Formula used: In this solution we will be using the following formulae;
\[{a_c} = {\dot \theta ^2}R\] where \[{a_c}\] is the centripetal acceleration of a body circulating about a point, \[\dot \theta \] is the angular velocity of the body, and \[R\] is the radius of the circular path.
\[{a_t} = \ddot \theta R\] where \[{a_t}\] is the tangential or transverse acceleration of a circulating body, and \[\ddot \theta \] is the angular acceleration of the body.
\[F = ma\] where \[F\] is force exerted on a body, \[m\] is mass, and \[a\] acceleration of a body

Complete Step-by-Step solution:
To find the centripetal force, we shall first calculate the centripetal acceleration of the ball, at the given instant.

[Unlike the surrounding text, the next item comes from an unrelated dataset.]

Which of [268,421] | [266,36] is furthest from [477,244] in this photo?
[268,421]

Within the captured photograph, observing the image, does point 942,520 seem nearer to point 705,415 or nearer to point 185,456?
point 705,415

The centripetal acceleration can be given by
\[{a_c} = {\dot \theta ^2}R\] where \[\dot \theta \] is the angular velocity and \[R\] is the radius of the circle
Hence, by inserting known values, we have
\[{a_c} = {6^2}\left( {1.2} \right)\] (since 120 cm is \[1.2m\])
\[ \Rightarrow {a_c} = 43.2m/{s^2}\]
Hence, from newton’s second law, the centripetal force can be given as
\[F = m{a_c}\]where\[m\] is the mass of the body, hence for our ball, we have
\[F = \left( {2 \times 43.2} \right) = 86.4N\]
For the transverse force, we calculate the tangential acceleration which can be given by
\[{a_t} = \ddot \theta R\]where\[\ddot \theta \] is the angular acceleration of the body.
Inserting values from question, we have
\[{a_t} = \left( {66} \right)1.2 = 79.2m/{s^2}\]
Then the transverse force on the ball will be
\[F = m{a_t} = 2 \times 79.2\]
\[ \Rightarrow F = 158.4N\]
For part b)
The force exerted by the arm OC is transverse, and the force by DE is radial.

Note: for clarity, the force exerted by the arm OC is transverse because this is the part which hits the ball in linear motion, while the arm DE prevents it from going in linear motion but keeping around a circular path in the shape of itself.